The progress of state-of-the-art top-1 accuracy on ImageNet over the past decade. Taken from here.

But here’s a serious question: how much was actually changing through all this? How different from one another are the functions those models are implementing, really?

Take, for example, the simple matter of models getting bigger. We’ve known for a while now that classical notions of network size/capacity³ just don’t tell us much when it comes to the actual expressivity of a net and how we should expect it to generalise from its training data to its test deployment. In many respects, even “small” nets are already “way too big” for some of the problems they’re trained on: they’re perfectly capable of memorising the entire training set even if it’s nothing but noise! And we also know that a bigger teacher, once it’s learned what it’s learned, will typically find it possible to teach that lesson to a much smaller student: this goes by the name of “distillation”. Whether deep nets even “need to be deep” depends somewhat on what you mean by that. Optimisation is one thing, and representation is another.

On top of this, we also know that different nets empirically tend to make the same sorts of mistakes, including the same sorts of funny mistakes. In observing their behaviour on natural examples, different CNNs have been seen to exhibit a common tendency to focus on texture rather than higher-level shape cues, and classes that a given net finds “hard” or “easy” (i.e. gets lower or higher accuracy on) tend to be regarded the same way by other nets.

A nice demonstration of how insensitive a vanilla VGG-16 is to high-level structural information: the scrambled sample images are still classified with high accuracy on the basis of texture. From the paper “Approximating CNNs with Bag-of-Local-Features Models Works Surprisingly Well on ImageNet”, by Brendel and Bethge (Fig. 5): highly recommended reading.

Adversarial vulnerability gives us another perspective on this. The very fact that the phenomenon exists shows us that a network that gives a high accuracy reading on a given test set is only a tiny set of perturbations away from giving an arbitrarily low one. That is, the difference between these nets isn’t down to fundamentally deeper understanding of their inputs, but differences in the way they split statistical hairs. And as we hinted above, the fact that one might think that transfer attacks would work at all comes down to an underlying assumption that something pretty similar is going on under the hood. (It would certainly be difficult to fashion a universal adversarial perturbation were that not the case, and yet, it’s very easy.) There is convincing evidence in favour of a “universality hypothesis” stating that different deep nets will converge to learning the same low-level features.

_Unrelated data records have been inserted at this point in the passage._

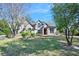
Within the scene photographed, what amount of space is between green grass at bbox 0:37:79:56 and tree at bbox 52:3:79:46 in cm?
8

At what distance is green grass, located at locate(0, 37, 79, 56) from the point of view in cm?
196

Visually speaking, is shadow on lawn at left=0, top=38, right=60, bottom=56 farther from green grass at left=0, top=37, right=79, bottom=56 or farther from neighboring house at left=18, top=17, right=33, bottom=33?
neighboring house at left=18, top=17, right=33, bottom=33

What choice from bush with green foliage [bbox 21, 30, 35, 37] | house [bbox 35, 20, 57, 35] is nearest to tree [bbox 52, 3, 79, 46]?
house [bbox 35, 20, 57, 35]

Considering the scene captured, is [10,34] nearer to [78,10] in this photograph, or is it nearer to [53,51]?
[53,51]

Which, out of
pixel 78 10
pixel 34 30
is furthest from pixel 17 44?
pixel 78 10

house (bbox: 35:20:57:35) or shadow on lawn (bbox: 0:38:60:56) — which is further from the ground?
house (bbox: 35:20:57:35)

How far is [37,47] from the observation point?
199 cm

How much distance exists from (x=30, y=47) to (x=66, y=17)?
1.43 feet

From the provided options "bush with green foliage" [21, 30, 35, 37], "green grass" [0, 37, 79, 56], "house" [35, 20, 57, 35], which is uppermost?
"house" [35, 20, 57, 35]

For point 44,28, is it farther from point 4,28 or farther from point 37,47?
point 4,28

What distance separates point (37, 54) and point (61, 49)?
0.23m

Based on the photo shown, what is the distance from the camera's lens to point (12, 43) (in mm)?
1986

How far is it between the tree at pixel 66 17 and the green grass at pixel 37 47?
0.26ft

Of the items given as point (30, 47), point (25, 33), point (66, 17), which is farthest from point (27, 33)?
point (66, 17)
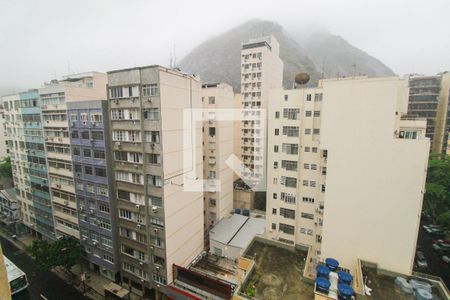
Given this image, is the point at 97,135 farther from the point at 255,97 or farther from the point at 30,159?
the point at 255,97

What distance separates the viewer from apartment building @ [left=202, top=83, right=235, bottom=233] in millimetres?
36062

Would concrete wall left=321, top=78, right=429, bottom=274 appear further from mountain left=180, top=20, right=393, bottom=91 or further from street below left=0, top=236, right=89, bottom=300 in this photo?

And if it turned out that those nets were associating those shared low-level features directly with their output classes, then that would make them pretty similar indeed.

Just another ordinary day of recognising frogs. That’s what happens when you associate a low-level feature directly with class identity.

Walking the Walk (Or At Least Putting Our Shoes On)

We’re saying some arguably provocative things here. It’s time we started backing them up. We don’t want to speculate that different nets are similar: we want to demonstrate it. What’s standing in our way?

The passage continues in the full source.